En nuestro tiempo La Ley de Medios tuvo 137 modificaciones, la 125 que aprobamos terminó siendo una ley distinta a la original, los mismo con la ley de estatización de las AFJP. Se construyen teorías pero no tiene sustento, ese juego les conviene a estos que se llaman opositores responsables. Es todo fulbito para la tribuna. Existe una clase política para oficialista que es convalidante del proceso político de Mauricio Macri. Cuando aparece la realidad como la del tarifazo donde la sociedad civil se organiza, ahí se acomodan. Los dirigentes del Frente Renovador eran condescendientes con el tarizafo, después cambiaron.

El futuro del Peronismo en Santa Fe

-El Peronismo en nuestra provincia ¿Escapa a las distintas visiones que hay en el partido a nivel nacional?

Hay un sector del Peronismo que decide ser el sidecar de Macri, los acompañantes. (Risas). Sin dudas que las misma tensiones que hay nivel nacional existen en Santa Fe, quizás más atenuadas, más respetuosas.

-Usted se mantiene dentro del Kirchnerismo pero, por ejemplo, a Omar Perotti nunca se lo vio cómodo allí y hoy está cerca de Cambiemos.

Esas explicaciones las tiene que dar Perotti. Es cierto que lo votamos nosotros. Yo lo voté y hubiera preferido que él votara de otra manera. Mi voto se vio representado en María de los Ángeles Sacnún y en los diputados del Frente Para la Victoria que votaron en contra de los Fondo Buitre.

Quizás las primarias legislativas del año que viene sean una buena posibilidad para preguntarle a los peronistas santafesinos quieren un peronismo más cercano a Macri o más cercano a Cristina. Yo voy a salir a plantear claramente una identidad cercana a los 12 años de gestión, con ese modelo ideológico.

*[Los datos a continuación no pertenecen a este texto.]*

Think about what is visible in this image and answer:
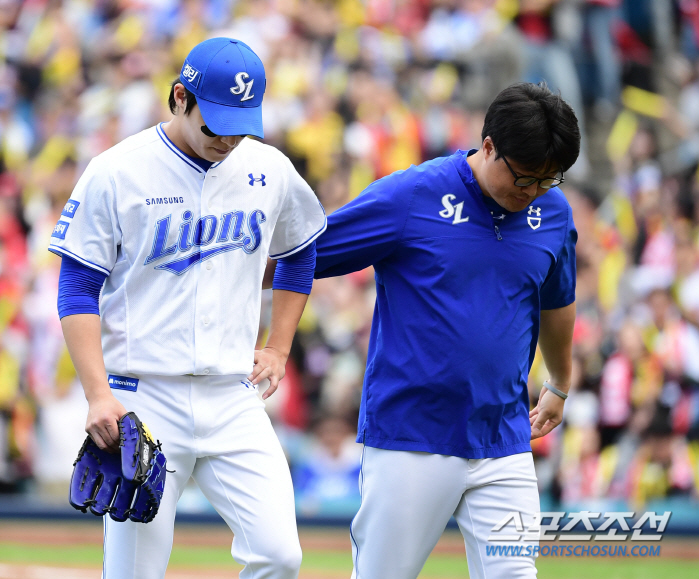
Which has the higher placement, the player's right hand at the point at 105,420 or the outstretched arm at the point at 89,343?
the outstretched arm at the point at 89,343

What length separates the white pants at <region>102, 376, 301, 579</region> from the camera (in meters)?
3.14

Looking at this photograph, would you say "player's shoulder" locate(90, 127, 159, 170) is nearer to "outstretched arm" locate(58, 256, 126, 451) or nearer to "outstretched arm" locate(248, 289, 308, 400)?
"outstretched arm" locate(58, 256, 126, 451)

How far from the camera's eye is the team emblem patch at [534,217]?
3.46 metres

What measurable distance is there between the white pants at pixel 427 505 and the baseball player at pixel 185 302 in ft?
1.00

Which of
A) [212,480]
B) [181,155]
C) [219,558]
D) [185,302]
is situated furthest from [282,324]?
[219,558]

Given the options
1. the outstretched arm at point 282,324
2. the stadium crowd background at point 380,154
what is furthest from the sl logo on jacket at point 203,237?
the stadium crowd background at point 380,154

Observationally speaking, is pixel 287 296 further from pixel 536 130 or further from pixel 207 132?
pixel 536 130

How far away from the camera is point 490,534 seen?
3291 millimetres

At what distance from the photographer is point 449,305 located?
131 inches

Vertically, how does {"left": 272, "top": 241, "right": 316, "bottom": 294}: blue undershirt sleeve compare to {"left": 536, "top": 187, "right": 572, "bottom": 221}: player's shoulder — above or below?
below

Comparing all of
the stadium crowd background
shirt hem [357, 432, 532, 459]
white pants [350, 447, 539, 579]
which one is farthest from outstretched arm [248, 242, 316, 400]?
the stadium crowd background

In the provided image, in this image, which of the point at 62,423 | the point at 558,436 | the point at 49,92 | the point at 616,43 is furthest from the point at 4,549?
the point at 616,43

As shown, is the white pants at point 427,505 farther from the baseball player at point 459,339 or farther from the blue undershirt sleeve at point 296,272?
the blue undershirt sleeve at point 296,272

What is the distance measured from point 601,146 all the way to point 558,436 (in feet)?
11.8
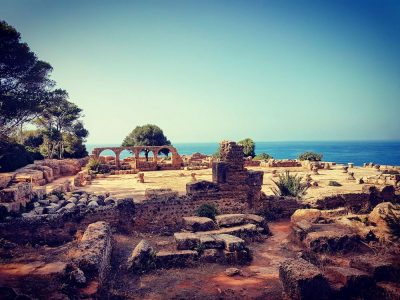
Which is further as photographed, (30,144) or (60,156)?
(30,144)

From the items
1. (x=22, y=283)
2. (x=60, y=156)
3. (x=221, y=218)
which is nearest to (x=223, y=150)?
(x=221, y=218)

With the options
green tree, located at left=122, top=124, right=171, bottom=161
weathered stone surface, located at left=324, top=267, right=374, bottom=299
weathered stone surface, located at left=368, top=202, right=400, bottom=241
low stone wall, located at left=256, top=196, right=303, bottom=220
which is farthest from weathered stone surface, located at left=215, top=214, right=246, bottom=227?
green tree, located at left=122, top=124, right=171, bottom=161

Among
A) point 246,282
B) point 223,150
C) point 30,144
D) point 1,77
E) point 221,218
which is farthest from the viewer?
point 30,144

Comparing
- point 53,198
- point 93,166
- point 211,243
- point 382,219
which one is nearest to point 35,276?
point 211,243

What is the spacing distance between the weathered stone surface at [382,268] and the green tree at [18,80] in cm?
2461

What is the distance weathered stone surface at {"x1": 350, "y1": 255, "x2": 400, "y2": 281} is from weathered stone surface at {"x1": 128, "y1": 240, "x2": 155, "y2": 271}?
4.17 meters

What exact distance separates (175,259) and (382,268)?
401 cm

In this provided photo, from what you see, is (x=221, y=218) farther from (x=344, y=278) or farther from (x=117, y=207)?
(x=344, y=278)

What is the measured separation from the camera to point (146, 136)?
153ft

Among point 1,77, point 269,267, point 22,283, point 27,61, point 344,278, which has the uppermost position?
point 27,61

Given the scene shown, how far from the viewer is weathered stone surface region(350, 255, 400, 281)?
16.7 ft

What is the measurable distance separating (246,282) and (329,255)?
7.53 ft

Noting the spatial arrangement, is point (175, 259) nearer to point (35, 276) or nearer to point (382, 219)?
point (35, 276)

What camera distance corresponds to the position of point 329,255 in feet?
22.3
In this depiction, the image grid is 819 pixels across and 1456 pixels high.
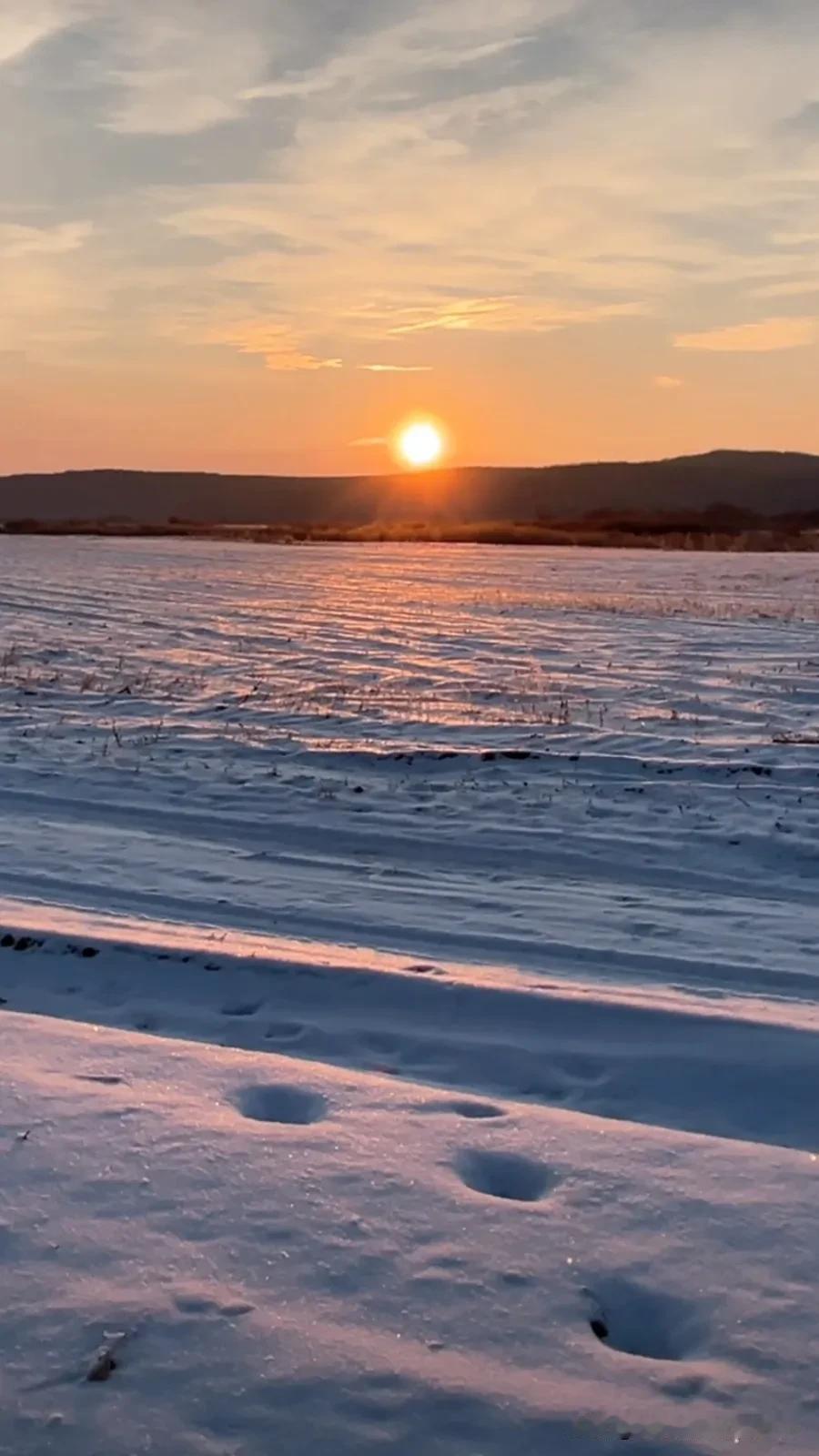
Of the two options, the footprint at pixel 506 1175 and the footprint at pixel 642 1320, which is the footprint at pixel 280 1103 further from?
the footprint at pixel 642 1320

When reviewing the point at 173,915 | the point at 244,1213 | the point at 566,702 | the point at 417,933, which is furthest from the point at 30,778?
the point at 244,1213

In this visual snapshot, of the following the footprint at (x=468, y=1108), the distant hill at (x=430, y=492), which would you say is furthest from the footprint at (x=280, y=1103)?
the distant hill at (x=430, y=492)

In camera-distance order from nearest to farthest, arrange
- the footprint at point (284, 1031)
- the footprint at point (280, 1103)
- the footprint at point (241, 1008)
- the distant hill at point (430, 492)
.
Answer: the footprint at point (280, 1103), the footprint at point (284, 1031), the footprint at point (241, 1008), the distant hill at point (430, 492)

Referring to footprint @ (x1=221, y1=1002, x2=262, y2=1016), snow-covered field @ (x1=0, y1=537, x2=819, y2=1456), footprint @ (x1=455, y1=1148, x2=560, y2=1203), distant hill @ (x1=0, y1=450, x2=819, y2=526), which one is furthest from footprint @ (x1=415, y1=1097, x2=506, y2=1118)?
distant hill @ (x1=0, y1=450, x2=819, y2=526)

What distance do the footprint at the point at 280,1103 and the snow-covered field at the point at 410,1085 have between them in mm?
17

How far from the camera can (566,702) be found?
13.9 meters

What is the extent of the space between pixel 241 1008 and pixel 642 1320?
2.68 metres

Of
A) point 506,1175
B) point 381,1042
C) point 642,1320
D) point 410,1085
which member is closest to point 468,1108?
point 410,1085

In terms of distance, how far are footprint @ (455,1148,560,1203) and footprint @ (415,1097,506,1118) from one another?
1.02 ft

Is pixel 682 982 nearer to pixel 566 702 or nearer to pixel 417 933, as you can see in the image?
pixel 417 933

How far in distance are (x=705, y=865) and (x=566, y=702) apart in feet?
18.5

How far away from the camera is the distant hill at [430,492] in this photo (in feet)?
501

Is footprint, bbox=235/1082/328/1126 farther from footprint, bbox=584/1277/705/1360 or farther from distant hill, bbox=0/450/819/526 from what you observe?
distant hill, bbox=0/450/819/526

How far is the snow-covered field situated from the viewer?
310cm
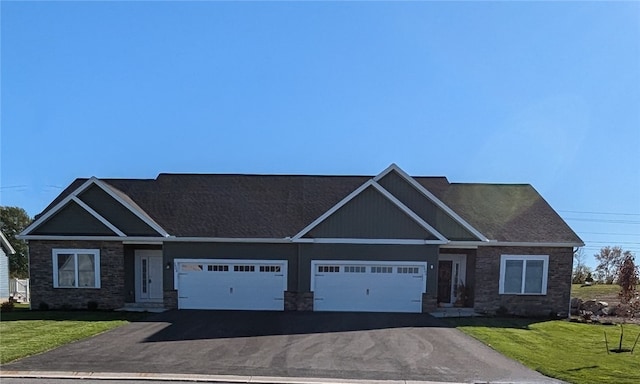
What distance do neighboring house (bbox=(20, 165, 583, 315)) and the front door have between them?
45 millimetres

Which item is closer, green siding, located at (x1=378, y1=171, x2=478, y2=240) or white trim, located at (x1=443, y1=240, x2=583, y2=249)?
white trim, located at (x1=443, y1=240, x2=583, y2=249)

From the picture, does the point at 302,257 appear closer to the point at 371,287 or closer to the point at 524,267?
the point at 371,287

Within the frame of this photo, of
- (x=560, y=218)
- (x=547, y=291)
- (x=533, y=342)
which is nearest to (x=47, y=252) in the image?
(x=533, y=342)

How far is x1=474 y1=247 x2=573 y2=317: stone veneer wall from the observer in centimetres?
1789

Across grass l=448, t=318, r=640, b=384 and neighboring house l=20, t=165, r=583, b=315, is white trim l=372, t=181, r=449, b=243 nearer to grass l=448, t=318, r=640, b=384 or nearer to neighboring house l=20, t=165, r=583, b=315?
neighboring house l=20, t=165, r=583, b=315

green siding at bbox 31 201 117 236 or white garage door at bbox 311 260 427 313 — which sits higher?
green siding at bbox 31 201 117 236

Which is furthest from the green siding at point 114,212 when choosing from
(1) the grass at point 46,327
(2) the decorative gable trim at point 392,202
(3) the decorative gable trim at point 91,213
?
(2) the decorative gable trim at point 392,202

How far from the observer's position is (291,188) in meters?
21.6

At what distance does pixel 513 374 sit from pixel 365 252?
866cm

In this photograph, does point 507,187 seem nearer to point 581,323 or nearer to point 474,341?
point 581,323

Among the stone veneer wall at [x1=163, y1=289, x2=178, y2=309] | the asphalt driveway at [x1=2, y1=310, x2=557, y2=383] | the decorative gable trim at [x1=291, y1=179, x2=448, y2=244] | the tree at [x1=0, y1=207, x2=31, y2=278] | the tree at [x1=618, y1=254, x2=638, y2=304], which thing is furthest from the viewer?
the tree at [x1=0, y1=207, x2=31, y2=278]

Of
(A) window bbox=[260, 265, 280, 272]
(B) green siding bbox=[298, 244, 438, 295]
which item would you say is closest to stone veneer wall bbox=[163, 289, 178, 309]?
(A) window bbox=[260, 265, 280, 272]

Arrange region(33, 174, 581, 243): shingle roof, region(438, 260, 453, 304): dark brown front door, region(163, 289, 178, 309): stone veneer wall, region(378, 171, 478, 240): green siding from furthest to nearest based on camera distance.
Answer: region(438, 260, 453, 304): dark brown front door, region(33, 174, 581, 243): shingle roof, region(378, 171, 478, 240): green siding, region(163, 289, 178, 309): stone veneer wall

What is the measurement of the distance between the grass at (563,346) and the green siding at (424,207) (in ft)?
12.0
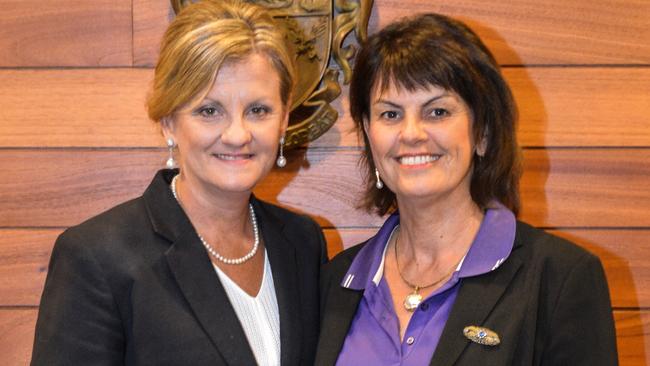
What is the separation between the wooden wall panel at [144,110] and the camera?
2.47m

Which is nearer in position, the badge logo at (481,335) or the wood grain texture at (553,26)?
the badge logo at (481,335)

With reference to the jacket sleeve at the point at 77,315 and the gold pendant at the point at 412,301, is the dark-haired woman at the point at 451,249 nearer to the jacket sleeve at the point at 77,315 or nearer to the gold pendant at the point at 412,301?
the gold pendant at the point at 412,301

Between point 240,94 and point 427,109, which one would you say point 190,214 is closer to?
point 240,94

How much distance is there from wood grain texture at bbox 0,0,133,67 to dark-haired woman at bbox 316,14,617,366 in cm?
92

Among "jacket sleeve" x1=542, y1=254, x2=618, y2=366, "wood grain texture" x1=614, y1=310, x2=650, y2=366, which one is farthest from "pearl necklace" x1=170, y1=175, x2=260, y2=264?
"wood grain texture" x1=614, y1=310, x2=650, y2=366

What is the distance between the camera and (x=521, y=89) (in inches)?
97.3

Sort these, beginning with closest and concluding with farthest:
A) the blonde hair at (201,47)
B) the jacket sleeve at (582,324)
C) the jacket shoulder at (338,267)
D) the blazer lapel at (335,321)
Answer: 1. the jacket sleeve at (582,324)
2. the blonde hair at (201,47)
3. the blazer lapel at (335,321)
4. the jacket shoulder at (338,267)

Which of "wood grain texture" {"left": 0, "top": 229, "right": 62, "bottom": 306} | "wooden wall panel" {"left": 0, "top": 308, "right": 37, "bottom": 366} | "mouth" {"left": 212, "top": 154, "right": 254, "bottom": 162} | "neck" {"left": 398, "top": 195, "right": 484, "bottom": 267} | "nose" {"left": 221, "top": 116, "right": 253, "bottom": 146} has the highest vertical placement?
"nose" {"left": 221, "top": 116, "right": 253, "bottom": 146}

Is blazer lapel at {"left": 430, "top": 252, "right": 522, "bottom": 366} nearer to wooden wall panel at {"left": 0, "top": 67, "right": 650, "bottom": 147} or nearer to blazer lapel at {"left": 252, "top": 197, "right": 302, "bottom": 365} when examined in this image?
blazer lapel at {"left": 252, "top": 197, "right": 302, "bottom": 365}

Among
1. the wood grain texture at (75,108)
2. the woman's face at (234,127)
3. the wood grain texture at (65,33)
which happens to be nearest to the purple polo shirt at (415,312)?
the woman's face at (234,127)

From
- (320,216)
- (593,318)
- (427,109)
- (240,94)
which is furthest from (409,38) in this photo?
(320,216)

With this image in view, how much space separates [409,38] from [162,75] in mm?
512

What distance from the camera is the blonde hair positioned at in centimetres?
172

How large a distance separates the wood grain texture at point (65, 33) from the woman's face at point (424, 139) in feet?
3.37
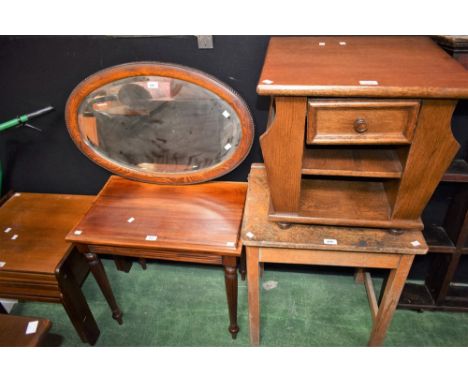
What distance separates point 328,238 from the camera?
1.32 m

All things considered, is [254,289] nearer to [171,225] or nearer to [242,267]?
[171,225]

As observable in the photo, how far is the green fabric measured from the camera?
1.87 metres

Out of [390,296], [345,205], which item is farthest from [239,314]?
[345,205]

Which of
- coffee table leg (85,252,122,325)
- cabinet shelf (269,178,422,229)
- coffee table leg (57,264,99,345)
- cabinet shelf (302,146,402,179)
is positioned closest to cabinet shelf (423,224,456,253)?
cabinet shelf (269,178,422,229)

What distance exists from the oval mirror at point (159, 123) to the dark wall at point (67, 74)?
0.22 ft

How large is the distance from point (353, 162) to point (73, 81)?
4.36 ft

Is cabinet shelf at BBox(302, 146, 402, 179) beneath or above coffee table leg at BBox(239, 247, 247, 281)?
above

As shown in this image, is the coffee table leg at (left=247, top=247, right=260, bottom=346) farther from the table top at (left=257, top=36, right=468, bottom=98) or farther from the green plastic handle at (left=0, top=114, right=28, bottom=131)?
the green plastic handle at (left=0, top=114, right=28, bottom=131)

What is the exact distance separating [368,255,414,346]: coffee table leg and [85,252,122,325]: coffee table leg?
1.35 metres

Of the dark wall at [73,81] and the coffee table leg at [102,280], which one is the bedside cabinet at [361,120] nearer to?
the dark wall at [73,81]

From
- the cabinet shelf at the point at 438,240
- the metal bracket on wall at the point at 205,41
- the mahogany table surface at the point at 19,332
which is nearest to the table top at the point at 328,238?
the cabinet shelf at the point at 438,240

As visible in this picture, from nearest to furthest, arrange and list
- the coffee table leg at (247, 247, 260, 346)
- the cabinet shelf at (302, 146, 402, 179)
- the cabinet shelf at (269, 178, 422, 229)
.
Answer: the cabinet shelf at (302, 146, 402, 179) < the cabinet shelf at (269, 178, 422, 229) < the coffee table leg at (247, 247, 260, 346)

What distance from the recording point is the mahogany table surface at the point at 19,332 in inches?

Veo demasiados caranchos alrededor del Peronismo. Yo creo que no se debe ser furgón de cola ni del Socialismo, ni de Cambiemos. Tiene que tener identidad propia que será como la que yo digo, o como la que dicen otros, pero distinta.

-¿Usted está dispuesto a tomar rol protagónico en ese sector en Santa Fe?

-Creo que el Kirchnerismo tiene que tratar de unirse entre quienes reivindicamos los 12 años de gestión, los creemos en el liderazgo de Cristina, y que tiene que contemplar lo mejor de los 12 años, mejorar lo que se hizo mal y lo que no se hizo.

Yo he sido Diputado Nacional durante 7 años y medio y conozco la tarea, me parece que hice una buena labor allí y creo que la provincia va a necesitar una voz fuerte que defienda a los productores, a los pequeños y mediano empresarios, a los trabajadores y a los desocupados que están afectados por estas políticas y estoy convencido que lo puedo hacer bien. Para saber si voy a ser candidato o no habrá que esperar hasta diciembre o enero del año que viene como para tomar una definición.